-- Aim of the task --
When you reach the line with "2024-07-04T21:54:32, 3-frame burst." in the data below, begin printing lines exactly, and stop once the line with "category: arvicolinae subfamily" has been printed.

===

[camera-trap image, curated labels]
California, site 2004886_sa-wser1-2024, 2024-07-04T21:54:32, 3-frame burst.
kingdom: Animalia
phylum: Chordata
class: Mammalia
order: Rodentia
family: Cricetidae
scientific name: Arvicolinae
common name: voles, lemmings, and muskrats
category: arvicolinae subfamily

===

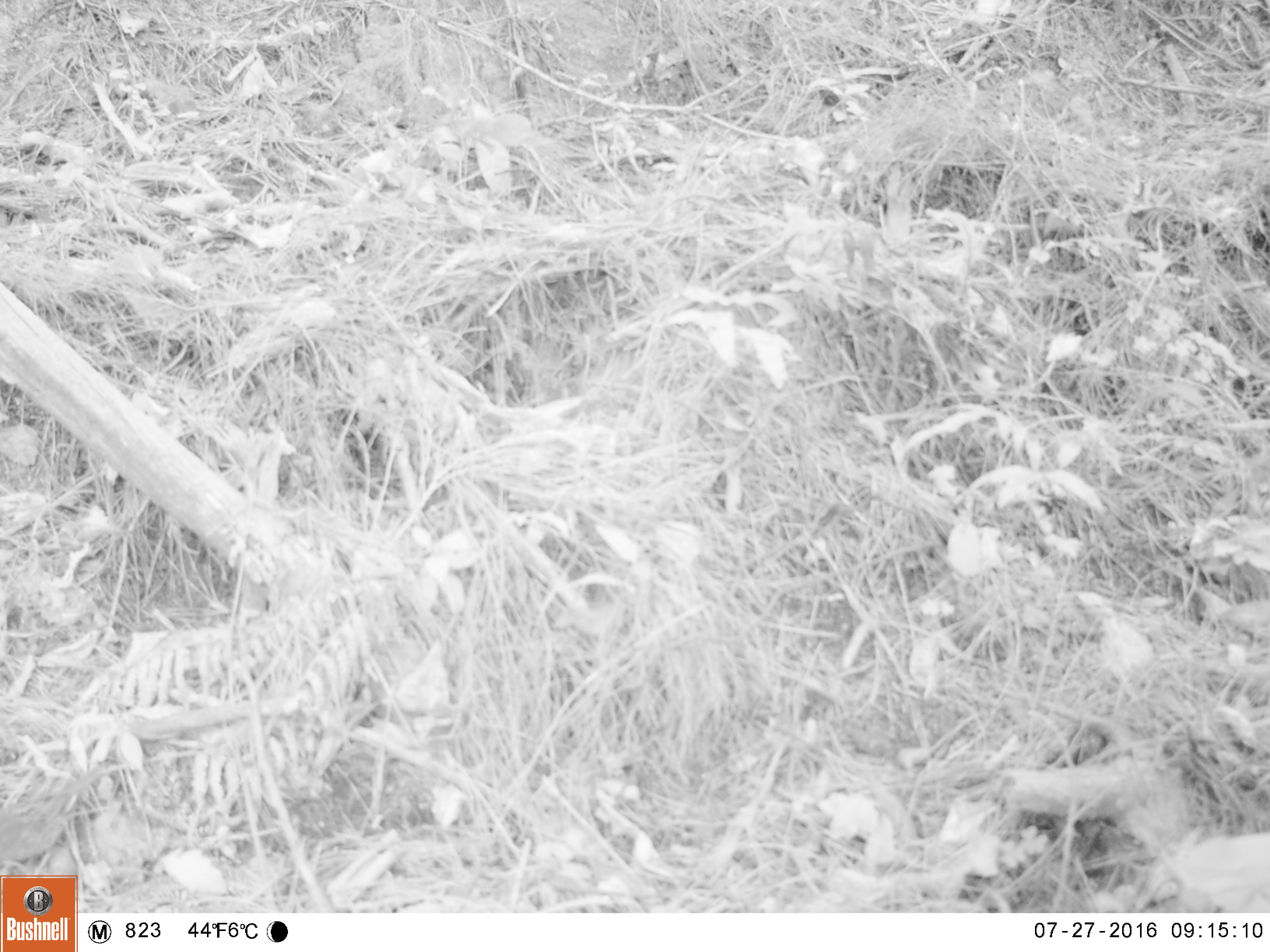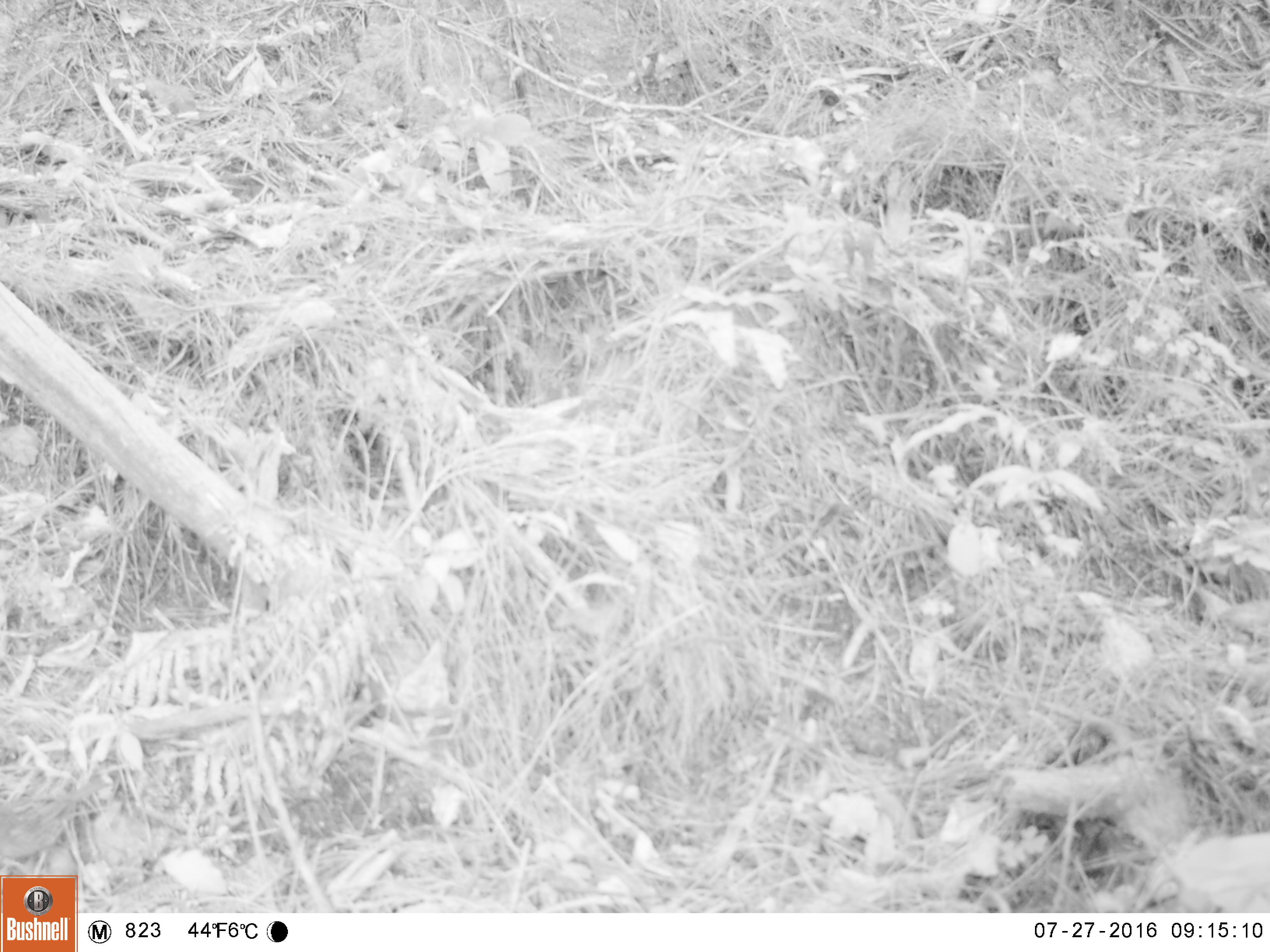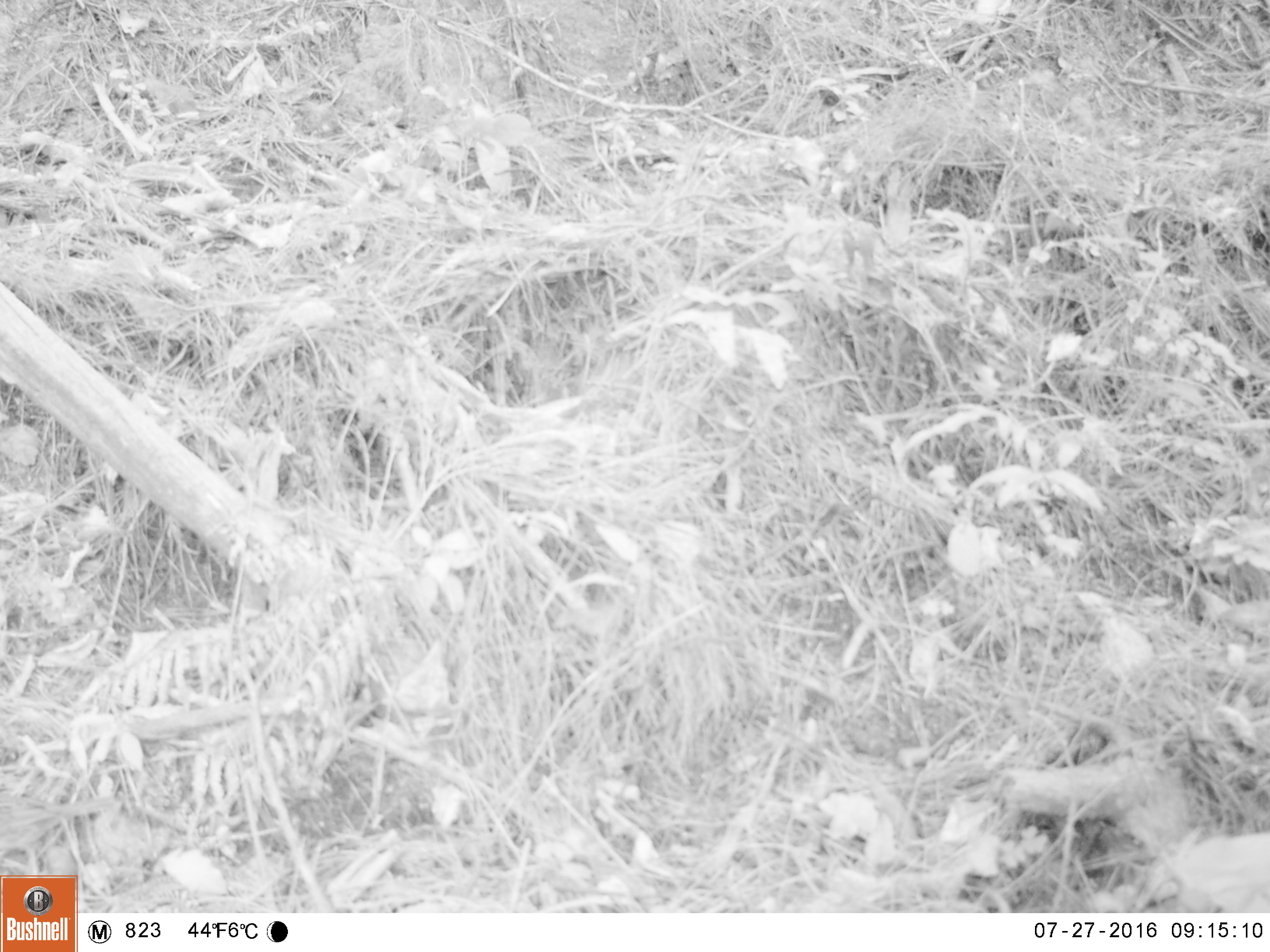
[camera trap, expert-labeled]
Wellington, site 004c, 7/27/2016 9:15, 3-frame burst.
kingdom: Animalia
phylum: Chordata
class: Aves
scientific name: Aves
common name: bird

===

-- Reply to the exercise --
California, site 2004886_sa-wser1-2024, 2024-07-04T21:54:32, 3-frame burst.
kingdom: Animalia
phylum: Chordata
class: Mammalia
order: Rodentia
family: Cricetidae
scientific name: Arvicolinae
common name: voles, lemmings, and muskrats
category: arvicolinae subfamily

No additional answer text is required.